(Data entries)
-- START --

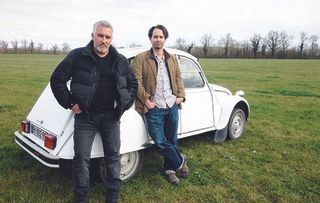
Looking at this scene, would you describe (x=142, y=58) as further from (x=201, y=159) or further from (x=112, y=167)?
(x=201, y=159)

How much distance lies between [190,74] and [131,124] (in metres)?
1.69

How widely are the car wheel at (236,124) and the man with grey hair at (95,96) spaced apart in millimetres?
3216

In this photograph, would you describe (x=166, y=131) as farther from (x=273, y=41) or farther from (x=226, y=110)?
(x=273, y=41)

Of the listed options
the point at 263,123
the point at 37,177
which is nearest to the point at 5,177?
the point at 37,177

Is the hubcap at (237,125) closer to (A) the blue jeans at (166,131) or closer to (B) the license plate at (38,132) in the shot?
(A) the blue jeans at (166,131)

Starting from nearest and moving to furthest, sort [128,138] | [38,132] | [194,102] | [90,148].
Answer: [90,148]
[128,138]
[38,132]
[194,102]

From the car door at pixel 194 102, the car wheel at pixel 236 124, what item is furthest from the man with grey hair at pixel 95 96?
the car wheel at pixel 236 124

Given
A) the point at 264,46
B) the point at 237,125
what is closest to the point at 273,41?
the point at 264,46

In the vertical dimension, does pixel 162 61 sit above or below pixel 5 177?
above

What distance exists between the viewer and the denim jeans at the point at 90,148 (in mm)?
3502

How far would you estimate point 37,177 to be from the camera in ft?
14.9

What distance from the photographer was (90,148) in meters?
3.56

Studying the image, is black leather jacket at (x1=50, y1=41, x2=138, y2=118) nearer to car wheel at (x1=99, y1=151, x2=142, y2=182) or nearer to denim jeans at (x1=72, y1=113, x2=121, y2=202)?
denim jeans at (x1=72, y1=113, x2=121, y2=202)

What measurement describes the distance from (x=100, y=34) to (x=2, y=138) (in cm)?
404
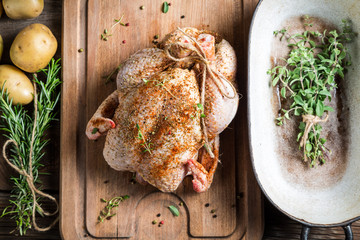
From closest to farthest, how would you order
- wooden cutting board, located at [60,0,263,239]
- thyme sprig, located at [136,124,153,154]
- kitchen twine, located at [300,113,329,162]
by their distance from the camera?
1. thyme sprig, located at [136,124,153,154]
2. kitchen twine, located at [300,113,329,162]
3. wooden cutting board, located at [60,0,263,239]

-- END --

* **Short problem**
Copy the listing verbatim from the line containing "Is the hubcap" through the end of the listing, including both ends. Omit the pictures from your copy.

* **Solution to this exercise**
Is the hubcap at (237,125) closer to (A) the blue jeans at (166,131) or closer to (B) the license plate at (38,132) in the shot?
(A) the blue jeans at (166,131)

Starting from nearest and moving to furthest, sort [128,138] | [38,132] | [194,102] | [90,148].
Answer: [90,148]
[128,138]
[38,132]
[194,102]

From the car door at pixel 194 102, the car wheel at pixel 236 124, what item is furthest from the man with grey hair at pixel 95 96?
the car wheel at pixel 236 124

Given
A) the point at 264,46
B) the point at 237,125
what is closest to the point at 273,41?
the point at 264,46

In the vertical dimension, does pixel 162 61 sit above or below pixel 5 177?
above

What distance exists between the viewer and the denim jeans at the point at 90,148 (in mm)?
3502

How far would you estimate point 37,177 to be from the camera in ft?
14.9

What distance from the photographer was (90,148) in meters?
3.56

Studying the image, is black leather jacket at (x1=50, y1=41, x2=138, y2=118) nearer to car wheel at (x1=99, y1=151, x2=142, y2=182) or nearer to denim jeans at (x1=72, y1=113, x2=121, y2=202)?
denim jeans at (x1=72, y1=113, x2=121, y2=202)

What measurement describes the distance from (x=100, y=34) to (x=2, y=138) (in cm)?
404
From closest to farthest, how would you order
- wooden cutting board, located at [60,0,263,239]
- thyme sprig, located at [136,124,153,154]
- kitchen twine, located at [300,113,329,162]
by their distance from the camera?
1. thyme sprig, located at [136,124,153,154]
2. kitchen twine, located at [300,113,329,162]
3. wooden cutting board, located at [60,0,263,239]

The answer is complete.